“If you ever catch on fire, try to avoid seeing yourself in the mirror, because I bet that’s what REALLY throws you into a panic.”
Jack Handy
I’m feeling a new type of gratitude today. It’s web-host love.
I had a bit of a ‘web incident’ or ‘wincident’ on Friday. During an attempt to create a brand new web-site for my blossoming photography business, I inadvertently removed my ‘Grateful Mama’ site from the world-wide-web. That’s right. I deleted this entire blog in one click of the keyboard. It disappeared completely and I honestly thought I would never see it again.
I’m quite inexperienced when it comes to the technical aspects of designing and maintaining a blog, and I had no idea if my website host, ‘Justhost,’ would have a back-up of my entire site. After I sent an email to ‘Justhost’ for support, I received a generic response saying they’d get back to me within the hour. Great. I felt so helpless. I kept typing in the ‘Grateful Mama’ url to see if it would magically reappear, but it was futile. I had done some major damage.
I contacted a local Technological Wizard at my mother’s urging. (Thankfully, my mom had been here looking after the girls while I worked on my new website. She kept Pip and Fig occupied while I tried to hide my despair!) Mom was certain that a back-up would exist, but The Wizard just said, “Ouch,” when I explained exactly what I had done. He was sympathetic, but there was an awkward silence at the end of the line when I reported that I hadn’t backed-up my files.

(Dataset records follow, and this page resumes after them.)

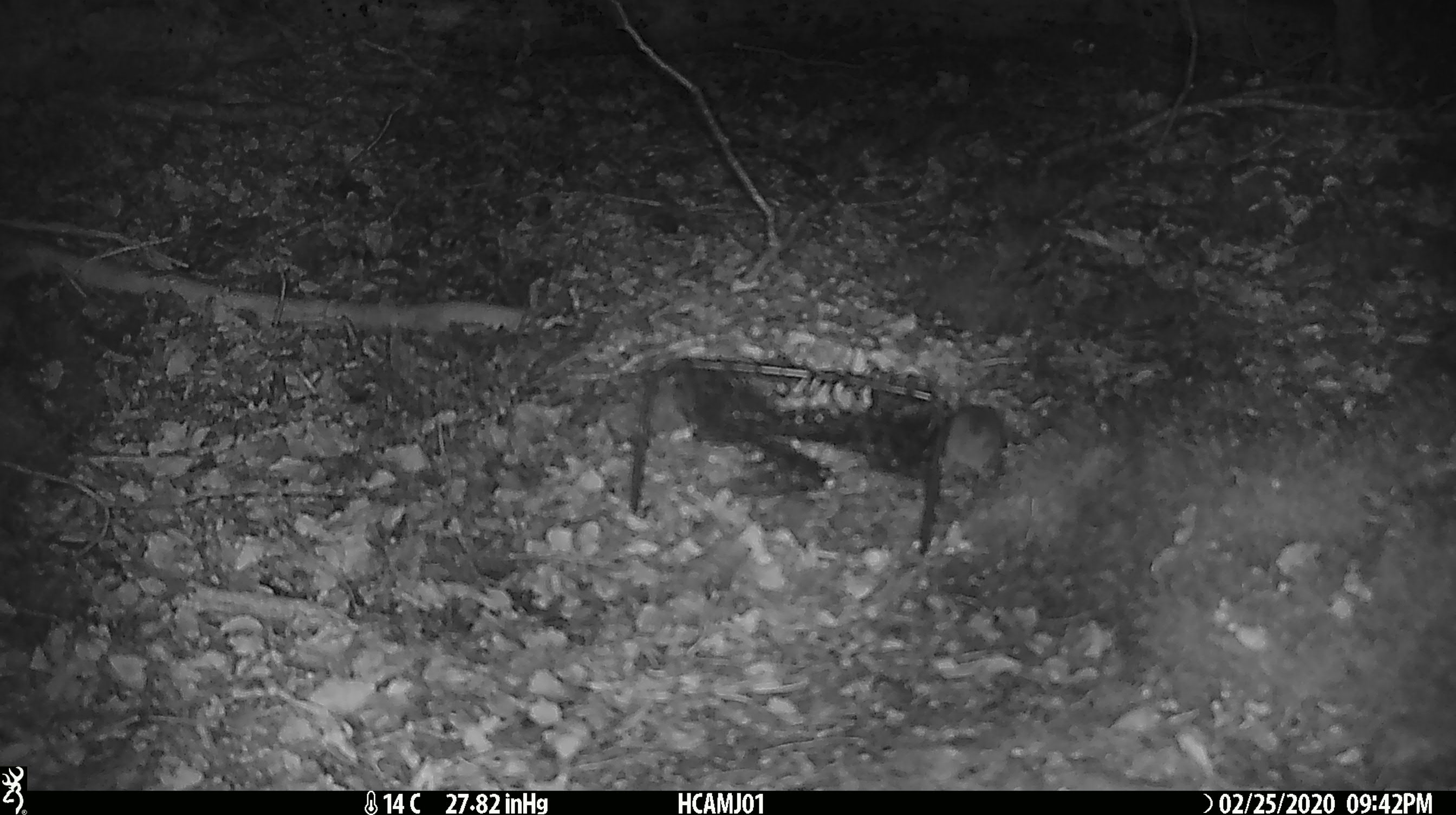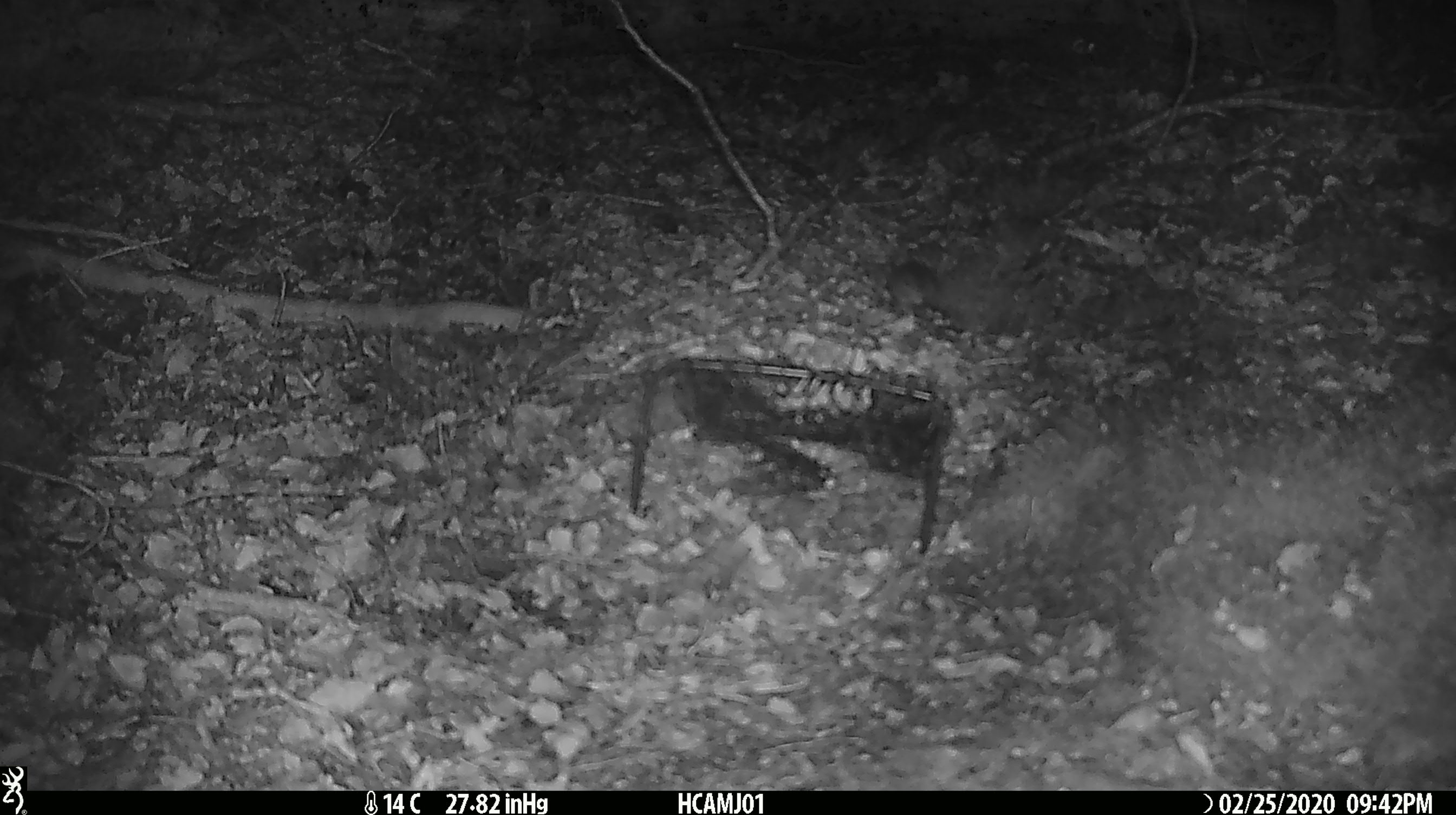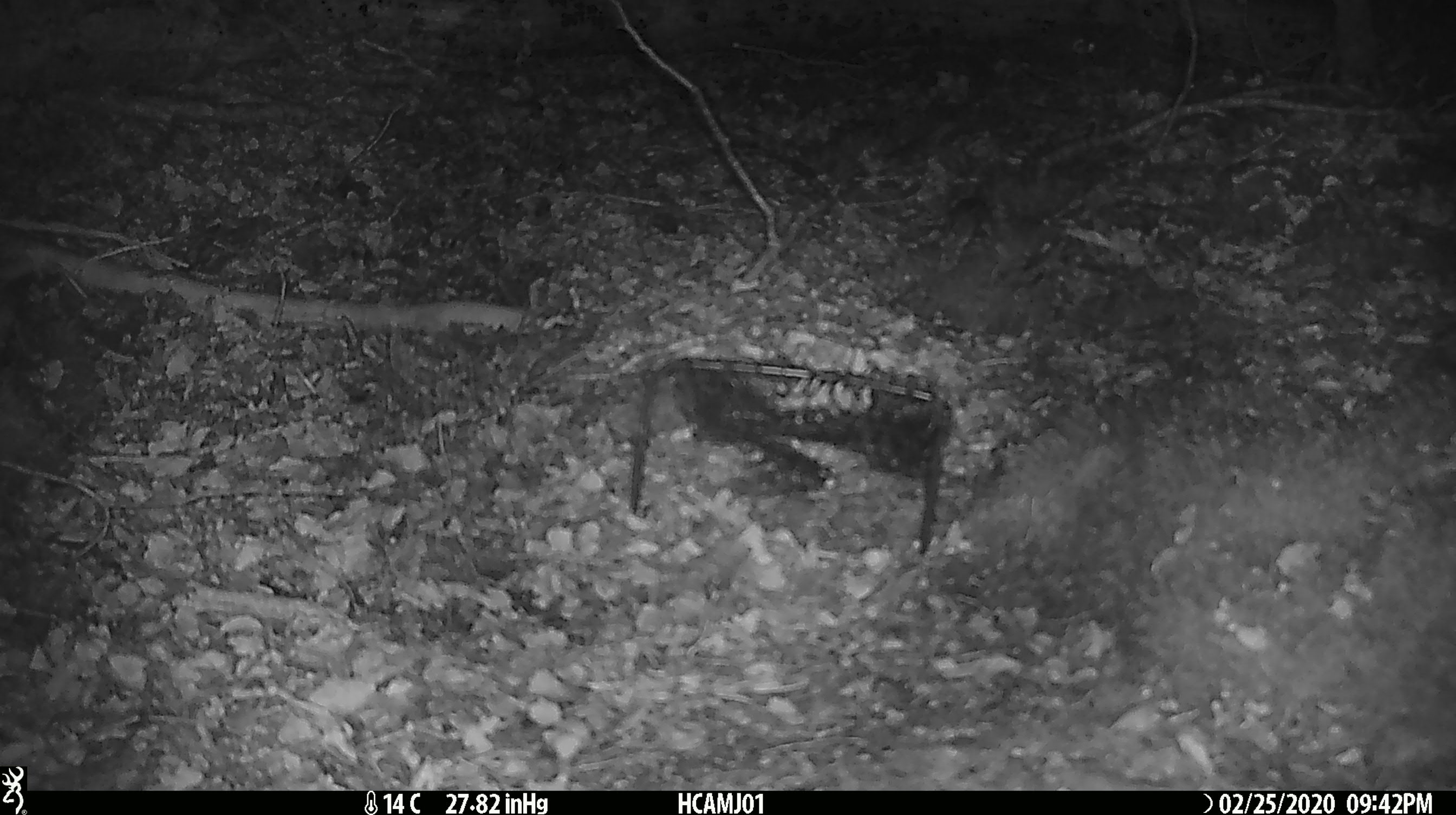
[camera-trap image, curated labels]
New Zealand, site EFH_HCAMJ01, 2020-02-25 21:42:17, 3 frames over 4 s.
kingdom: Animalia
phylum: Chordata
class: Mammalia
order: Rodentia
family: Muridae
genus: Mus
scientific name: Mus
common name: mouse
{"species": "mouse (Mus)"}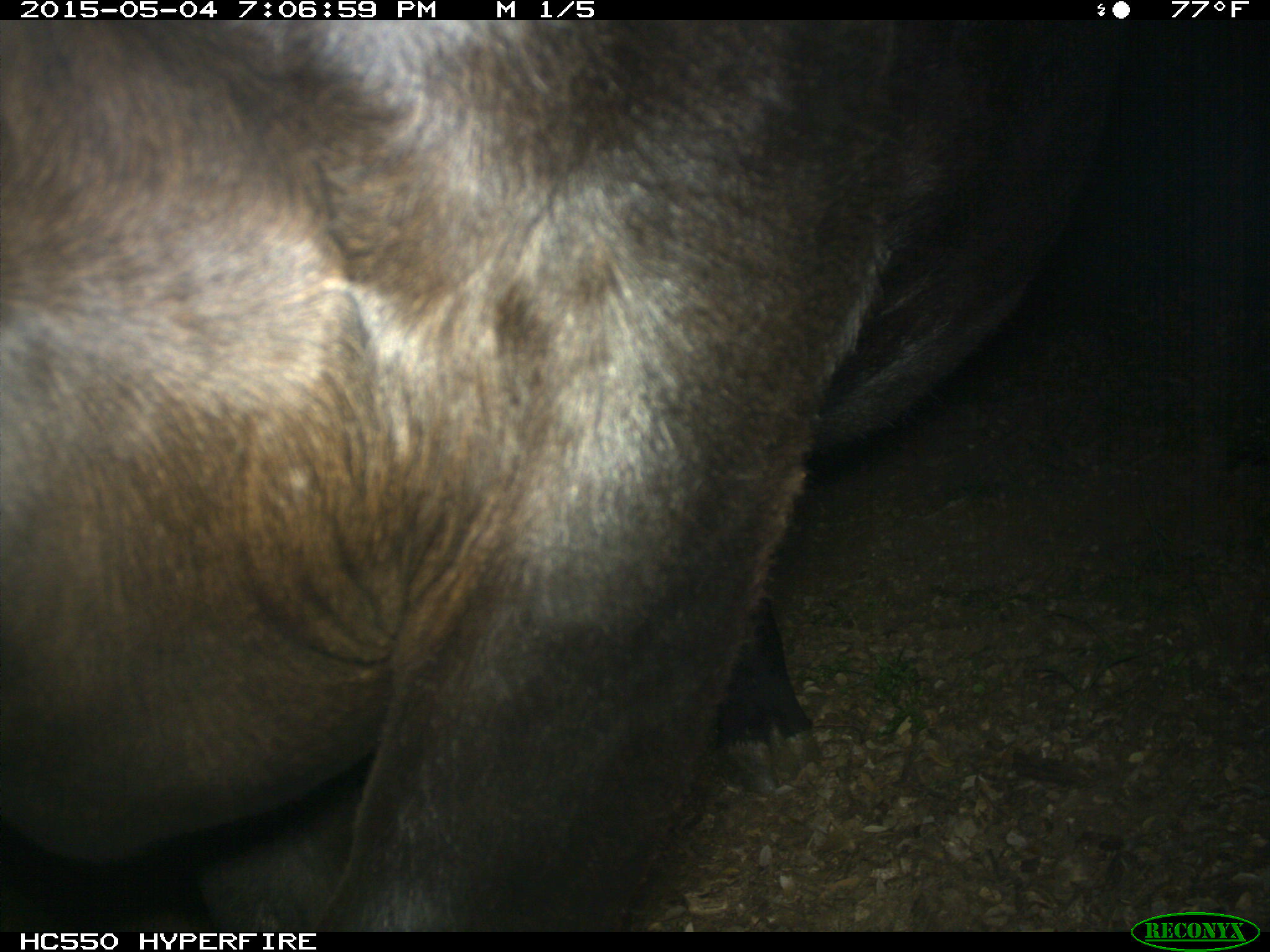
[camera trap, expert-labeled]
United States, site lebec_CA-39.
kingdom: Animalia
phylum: Chordata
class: Mammalia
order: Artiodactyla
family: Bovidae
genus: Bos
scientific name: Bos taurus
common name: domestic cow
Bos taurus (domestic cow).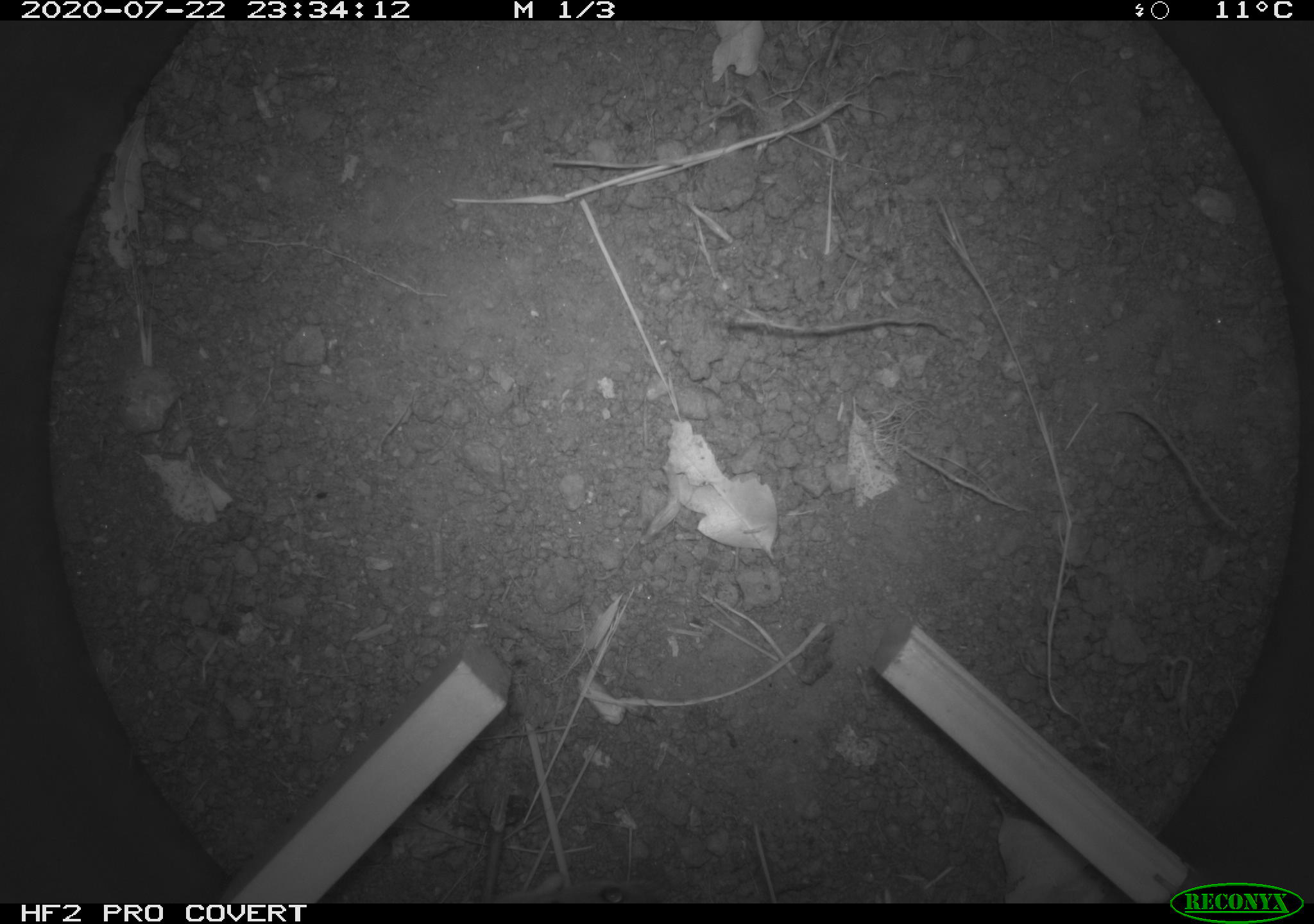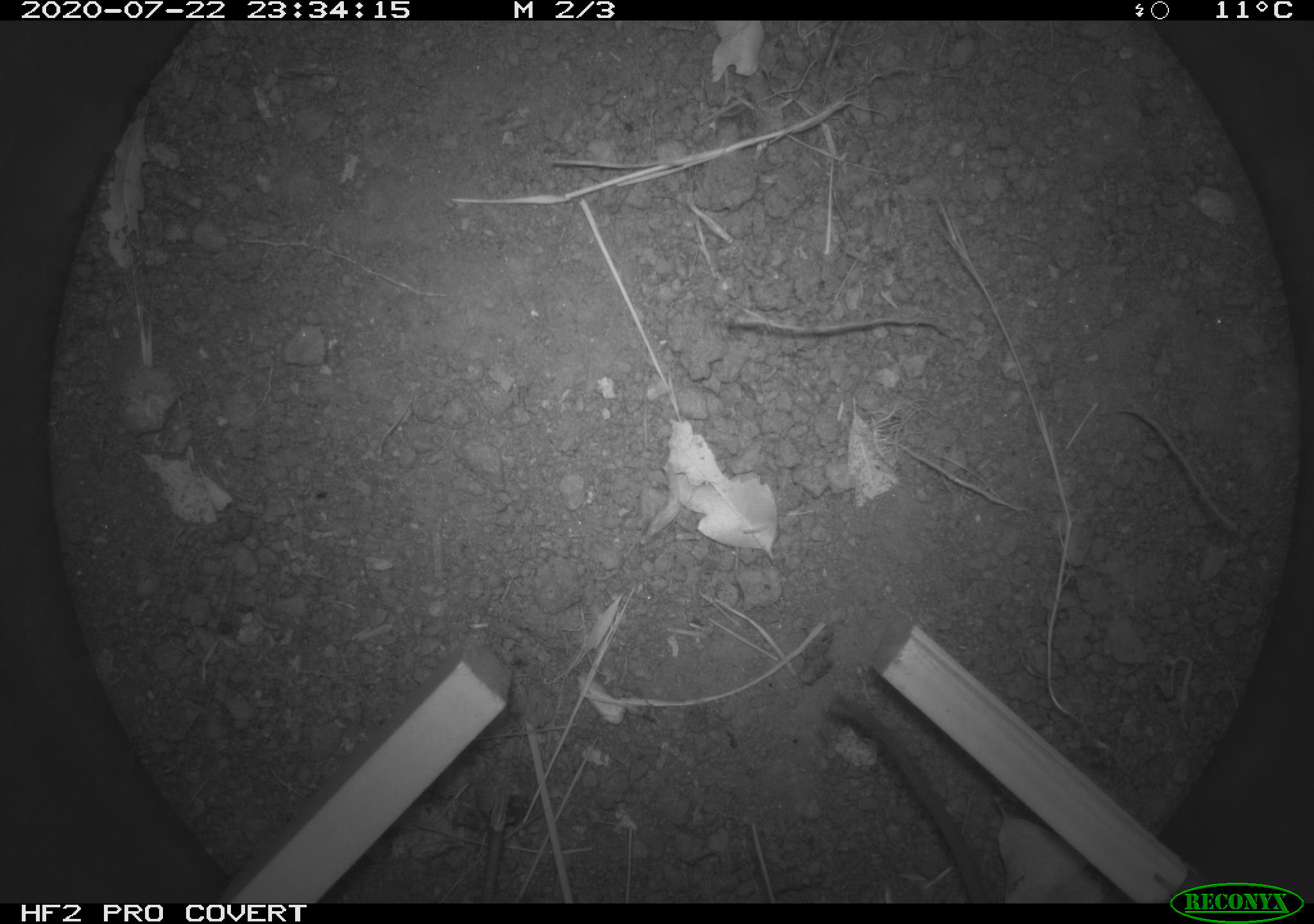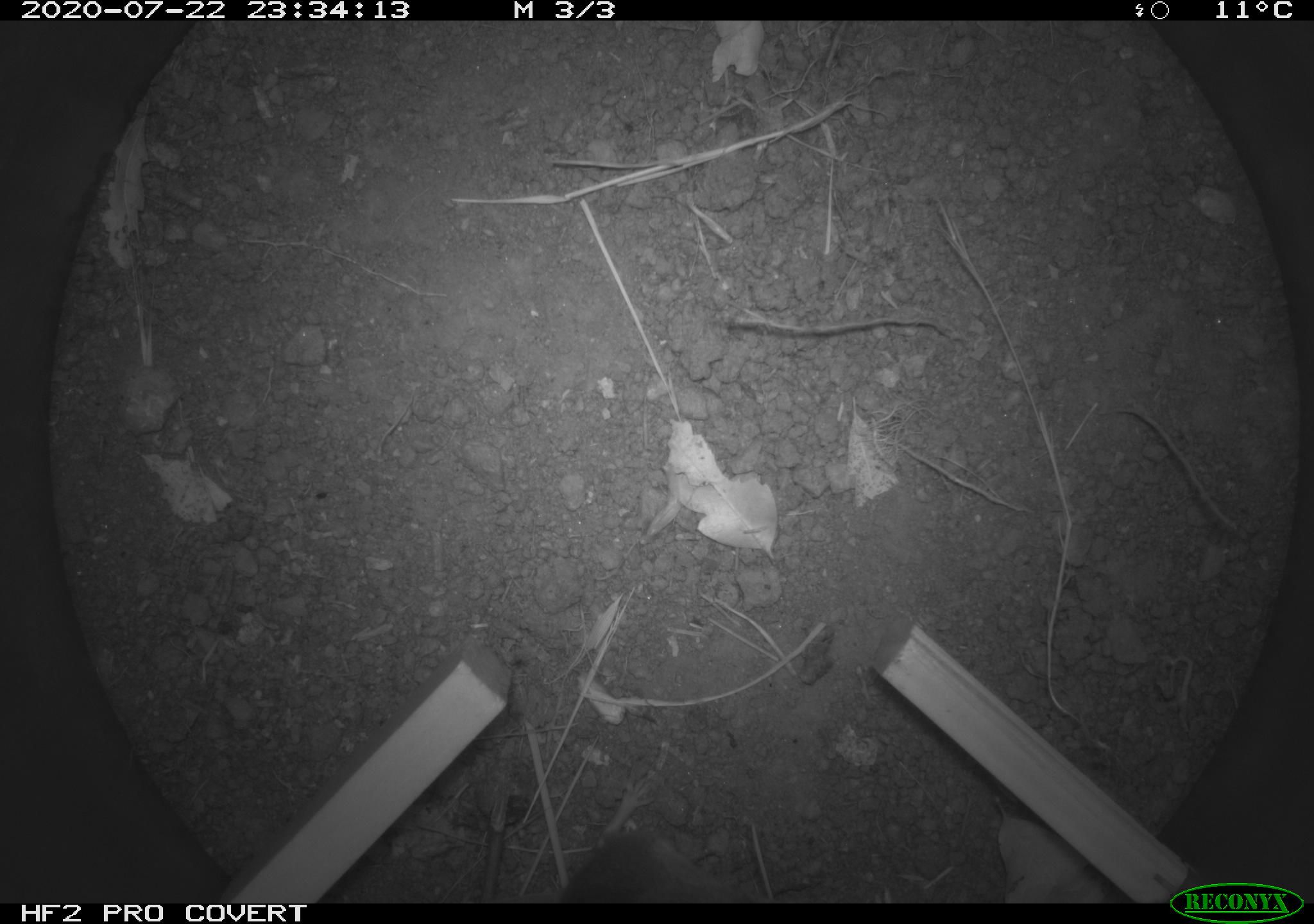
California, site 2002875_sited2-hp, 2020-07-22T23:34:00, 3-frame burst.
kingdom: Animalia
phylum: Chordata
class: Mammalia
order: Rodentia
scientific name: Rodentia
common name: rodent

During the hour that I was blog-less, I was surprised at the physical reaction I had. Nausea descended upon me, and I felt as though I was back in my first trimester of pregnancy. It wasn’t so much losing the site itself that made me feel ill; I have put hours into its’ creation, but it could be re-done. It was the thought of losing all of the stories. I’ve been writing for almost a year now, and I know that there is no way I could possibly remember the topics of 105 posts. I thought of how the girls seem to be changing every day, and it felt as though I hadn’t just deleted a website, I had deleted my memories.
I also wondered, during that hour, if I would be able to start from scratch. I wondered if I’d have the desire to do it all again, or if I would do things differently. I’ve learned a lot since last April, when I first began ‘The Grateful Mama.’ My dream was to generate some income for our family through writing and photography. I’m starting to realize that dream, but only when I write for, or photograph others. This site hasn’t generated a dime.
Yet I love it. It’s a thrill to connect with women in this way, and I know that I’d feel a piece of me was missing if it suddenly disappeared.
That was about the point when my more evolved-self took over and said to my frantic-self, “Wait a minute, Karen. It’s reality-check time. People are more important than things. You may have lost your stories about your girls, but YOU HAVE YOUR GIRLS!!! Even if it turns out that the site is lost forever, you will still feel like a whole, complete person with her beautiful memories in tact.”
As soon as I came to that realization, I calmed down. And as soon as I calmed down, I received this in my inbox:
Hi Karen
You have completely corrupted your account by deleting all system config files from the root directory, you should never perform any actions outside of public_html/ that is a folder where all site’s files are to reside,
I have just restored your account from the backup we have created on Feb 16,
—
—
Kind regards,
Alexey Bryan,
Just Host
I immediately typed www.thegratefulmama.com and THERE IT WAS!!!! THE GRATEFUL MAMA HAD BEEN RESTORED!!! I typed a note to Alexey Bryan of JUSTHOST, professing my love for him and his entire web-hosting company.
Although I was emotionally exhausted after the hour of losing my site, (pun intended,) I was thankful for the experience, because it reminded me of a few very important things:
First and foremost; BACK IT UP!!!!
Second, people are more important than things.
And third, this blog has become a meaningful part of my life. Whether it’s lucrative or not, I love it. And that’s a good enough reason to keep it going.